Denali Officially Drops McKinley from Mountain

By Dia Ascenzi


North America’s tallest mountain, measuring 20,310 feet above sea-level, is located in Alaska. It’s the third tallest of the mountains on each of the seven continents, otherwise known as the  Seven Summits,  and may actually be the third tallest mountain in the world. What you may find surprising about this national and global landmark, is that for roughly a century there has been an ongoing feud regarding its rightful name. As of August 30th, 2015, Mount McKinley has officially be renamed “Denali.”

In the Koyukon Athabascan language, Denali means “The Great One” which actually was the mountain’s original name, given by the people of the surrounding areas. Then, in 1896, it was given the name Mount McKinley, named after the not-yet-elected president of the United States. In August of 2015, with the support of President Barack Obama, U.S. Secretary of the Interior, Sally Jewell, announced that the mountain would once again be given its original name.
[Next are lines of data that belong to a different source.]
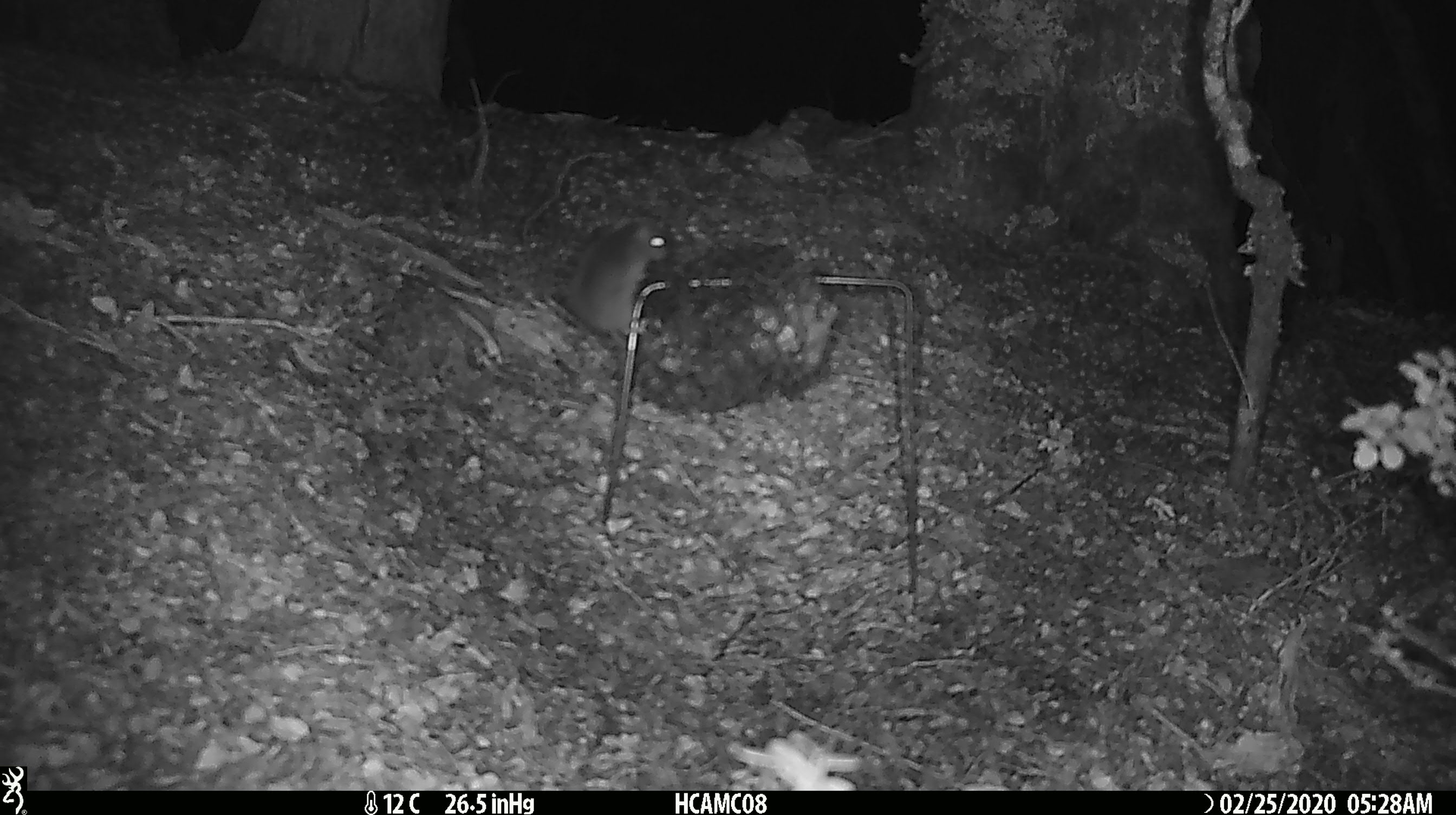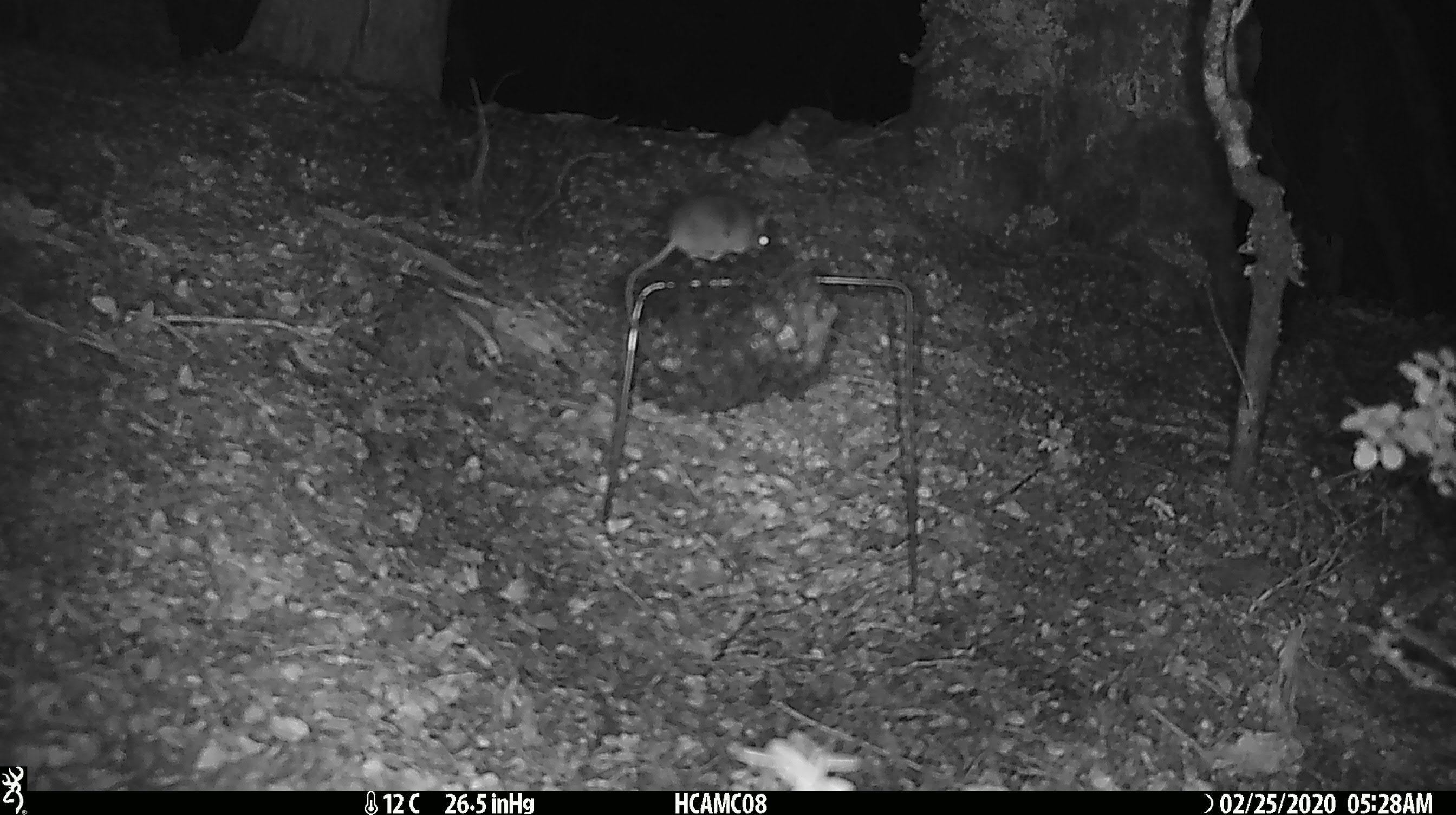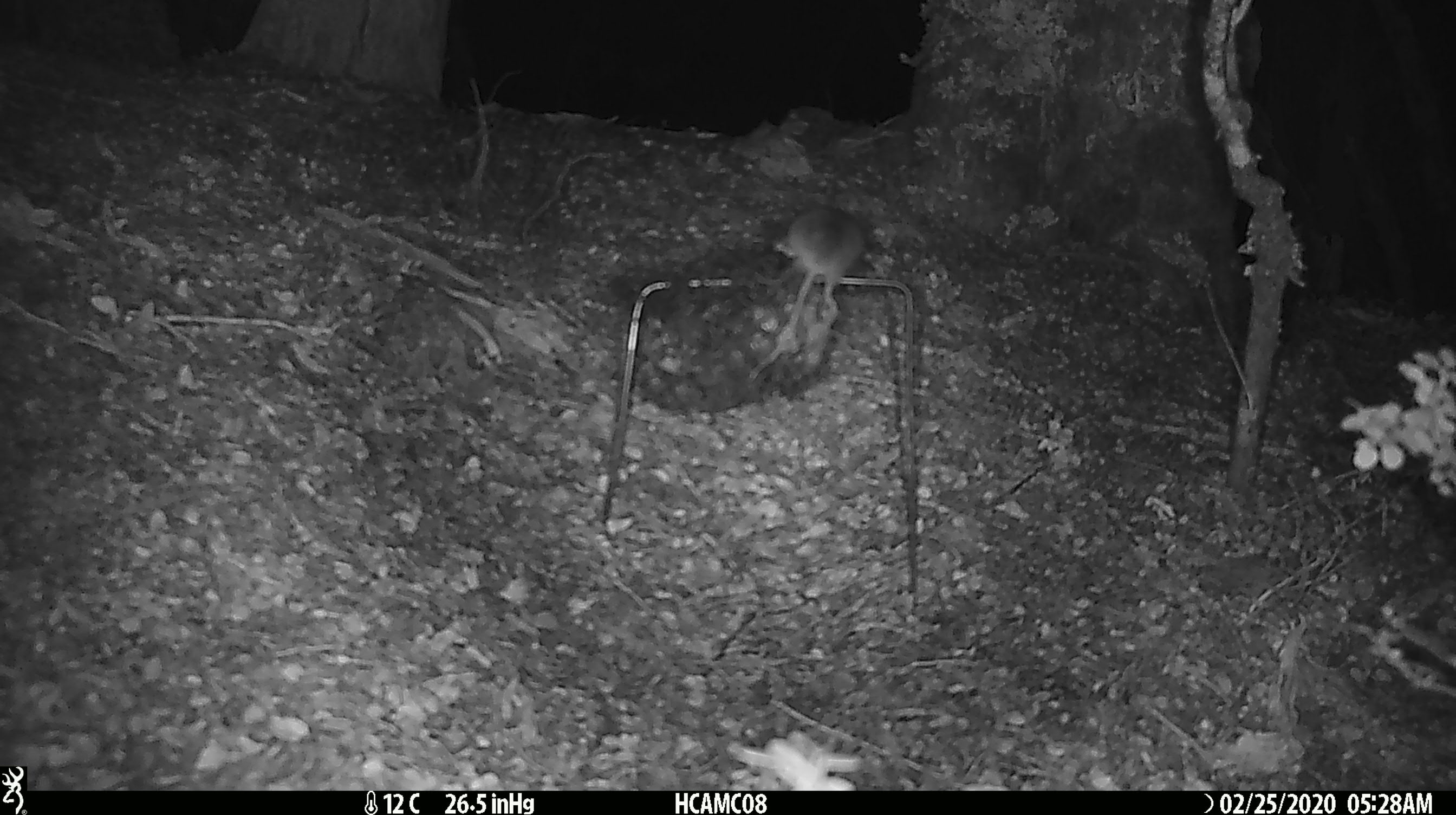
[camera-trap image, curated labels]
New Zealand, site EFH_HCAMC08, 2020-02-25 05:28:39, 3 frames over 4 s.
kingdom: Animalia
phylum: Chordata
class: Mammalia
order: Rodentia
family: Muridae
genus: Mus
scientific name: Mus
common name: mouse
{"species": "mouse (Mus)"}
An article from the New York Times states that Obama did this in order to “restore an Alaska Native name with deep cultural significance to the tallest mountain in North America.”

Many are happy with this change, especially the Alaskan natives who have always referred to the mountain as Denali anyway. However, many representatives of the Republican Party are furious about this bold move by President Obama. In fact, until the recent renaming of Mount McKinley, the name dispute was visited by Congress almost on a yearly basis. Bob Gibbs, a congressman from President McKinley’s hometown of Ohio, tweeted about the matter, calling it a “constitutional overreach.” Several consecutive tweets from fellow Ohio Congressman Rob Portman parallel Gibbs feelings as he writes that he is “disappointed,” and calls the instance  “another example of the President going around Congress.” Many republicans and Ohioans see this act as an insult to McKinley’s memory, and all of his deeds as President of the United States.
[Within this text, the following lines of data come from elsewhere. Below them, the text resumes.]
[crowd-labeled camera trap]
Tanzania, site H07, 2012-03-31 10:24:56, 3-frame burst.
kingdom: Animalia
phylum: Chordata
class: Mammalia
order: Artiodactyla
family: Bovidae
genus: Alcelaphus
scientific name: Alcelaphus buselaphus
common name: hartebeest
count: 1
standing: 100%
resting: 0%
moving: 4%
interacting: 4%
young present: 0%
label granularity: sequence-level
So, besides the name, what else ties this mountain to William McKinley? Interestingly enough, nothing. When it was named in 1896, McKinley had not even been elected yet, and was only a nominee. A gold prospector named William Dickey claimed that he chose to name it after the then governor of Ohio because of McKinley’s stance on the gold standard. This was done regardless of the fact that Dickey had no authority to do so, and the mountain already had a name that was centuries old. It wasn’t until 1917--more than 20 years later and 16 years after McKinley’s assassination--that the mountain was officially named Mount McKinley by the U.S. Government. For what it’s worth, at no point in his life did William McKinley visit the famous mountain, or even Alaska, for that matter.